To put this into perspective, TalkTalk received a £400,000 fine in 2016 for security failings that allowed hackers to access customer data; constituting a data breach. While £400,000 sounds like a lot of money, it has been calculated that under GDPR, this figure would have been £59 million.
"GDPR isn't just about financial penalties, but this analysis is a reminder that there will be significant commercial impacts for organisations that fall foul of the regulations.
"Businesses should have already started preparations for GDPR by now. Most organisations will have to fundamentally change the way they organise, manage and protect data. A shift of this size will need buy-in from the board."
Roger Rawlinson, Managing Director of NCC Group’s Assurance Division
The key is in the transparency and flexibility. Making sure that anyone signing up to a mailing list, becoming a member of your website or even the process of buying a ticket has full provision of what exactly they are signing up to. And, the option not be included in anything - as the default option. Gone are the days of sneaky little checkboxes in size 4 font, pre-checked, agreeing for someone to sell their soul to your mailing list.
One majorly important thing about this is that GDPR works retrospectively - it will apply to all of the data you currently hold about all of the people. So your time best spent between now and May 2018 is going to be in gaining that consent from your current list
Basically, you need to be telling people what you’re collecting about them, how you’re going to use that information and in what way you’re going to communicate with them - and you’ll need their permission to do all of those things.

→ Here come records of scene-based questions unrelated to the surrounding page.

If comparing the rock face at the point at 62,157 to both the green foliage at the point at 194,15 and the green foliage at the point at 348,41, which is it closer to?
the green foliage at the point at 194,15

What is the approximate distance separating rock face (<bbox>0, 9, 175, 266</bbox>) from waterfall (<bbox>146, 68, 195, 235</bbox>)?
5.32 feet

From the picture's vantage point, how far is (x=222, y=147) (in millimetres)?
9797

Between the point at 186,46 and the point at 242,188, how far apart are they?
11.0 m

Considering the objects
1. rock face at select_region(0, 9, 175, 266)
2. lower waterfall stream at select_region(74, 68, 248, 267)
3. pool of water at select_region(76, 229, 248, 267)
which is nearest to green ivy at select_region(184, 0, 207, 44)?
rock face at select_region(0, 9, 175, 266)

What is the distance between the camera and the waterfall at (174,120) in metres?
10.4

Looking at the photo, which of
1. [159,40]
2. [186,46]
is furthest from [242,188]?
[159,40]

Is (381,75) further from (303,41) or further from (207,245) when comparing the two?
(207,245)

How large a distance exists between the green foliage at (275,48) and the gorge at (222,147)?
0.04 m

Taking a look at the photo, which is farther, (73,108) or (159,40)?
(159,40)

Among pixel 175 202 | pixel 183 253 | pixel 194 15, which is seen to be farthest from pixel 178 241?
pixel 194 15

The key thing is not getting caught up in the panic around fines and non-compliance. While they are there to make sure people are in line with legislation to protect personal data, it’s a great opportunity to reconnect with your database and use it as a means to increase the quality of your data.

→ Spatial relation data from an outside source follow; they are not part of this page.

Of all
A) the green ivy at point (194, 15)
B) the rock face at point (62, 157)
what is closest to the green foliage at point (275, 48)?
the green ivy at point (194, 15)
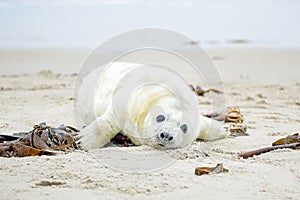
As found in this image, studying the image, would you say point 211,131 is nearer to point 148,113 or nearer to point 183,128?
point 183,128

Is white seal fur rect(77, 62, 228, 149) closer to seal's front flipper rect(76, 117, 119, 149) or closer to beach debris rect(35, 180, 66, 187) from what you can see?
seal's front flipper rect(76, 117, 119, 149)

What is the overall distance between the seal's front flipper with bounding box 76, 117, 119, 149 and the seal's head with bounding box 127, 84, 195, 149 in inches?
9.9

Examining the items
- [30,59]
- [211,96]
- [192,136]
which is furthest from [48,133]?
[30,59]

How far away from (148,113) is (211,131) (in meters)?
0.75

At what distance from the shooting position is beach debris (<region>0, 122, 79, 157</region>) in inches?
135

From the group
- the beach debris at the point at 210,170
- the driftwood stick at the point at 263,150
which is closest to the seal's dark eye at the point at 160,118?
the driftwood stick at the point at 263,150

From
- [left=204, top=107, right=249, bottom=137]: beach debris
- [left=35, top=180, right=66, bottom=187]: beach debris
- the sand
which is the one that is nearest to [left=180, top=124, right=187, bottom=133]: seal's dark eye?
the sand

Giving people the ability to actively engage with your festival’s marketing means that they are more likely to become a paying customer later down the line. Send a communication out to them in a completely transparent way; let them know why you are contacting them in the meantime and then gain their consent for you to continue interacting with them. The knock on effect that this has is that you get to weed out those that are either uninterested in your events or those that aren’t preferable to being contacted by email - why not chuck in a question to ask them how they would prefer to be contacted?
Turning this into a positive, then, GDPR can actually shape up to be an opportunity to find out much more about your potential customer base. Building up a festival-goer persona can be greatly influenced by how a person actually prefers to be contacted rather than just what they want to be contacted about. This will allow you to tailor the promotion of your event to them in a more personalised way than ever before.

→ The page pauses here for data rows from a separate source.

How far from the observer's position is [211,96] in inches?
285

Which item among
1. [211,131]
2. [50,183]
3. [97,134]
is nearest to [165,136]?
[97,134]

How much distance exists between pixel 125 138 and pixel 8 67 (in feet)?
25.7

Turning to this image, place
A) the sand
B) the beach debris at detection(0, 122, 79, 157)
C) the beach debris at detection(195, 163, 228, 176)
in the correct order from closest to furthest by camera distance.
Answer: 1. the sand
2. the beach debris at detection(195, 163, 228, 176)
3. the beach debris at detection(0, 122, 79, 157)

Another aspect that you need to take into consideration is how your website is going to allow the transparency required by GDPR legislation. Setting up the subscription centres, how the opt-in checkboxes and statements are going to work and the way that this will affect your website and marketing are going to be massive for all businesses going forward.
Getting ready early for this is absolutely paramount. Even if this means planning for an event or festival much further in advance than you would usually it is better to do this and allow time for GDPR preparation than be non-compliant come May 2018. The Information Commissioner's Office (ICO) have put together a very handy 12-page document to help you get prepared for GDPR.
One of the early steps that the ICO recommend is running an audit on what current data your company is holding, how it is holding it and whether this could be potential for a breach moving forward
“Implementing the GDPR could have significant resource implications, especially for larger and more complex organisations. You may find compliance difficult if you leave your preparations until the last minute.”
The Information Commissioner’s Office
With so many things to take into consideration, you need to start to think about the main point of contact for attendees and your festival when looking for info, signing up to mailing lists and buying tickets. What will this user journey look like? Do you want to be in contact with them at each stage? If yes - you will need consent and this will need to be mapped not only in the design of your website but also the entire marketing plan put together.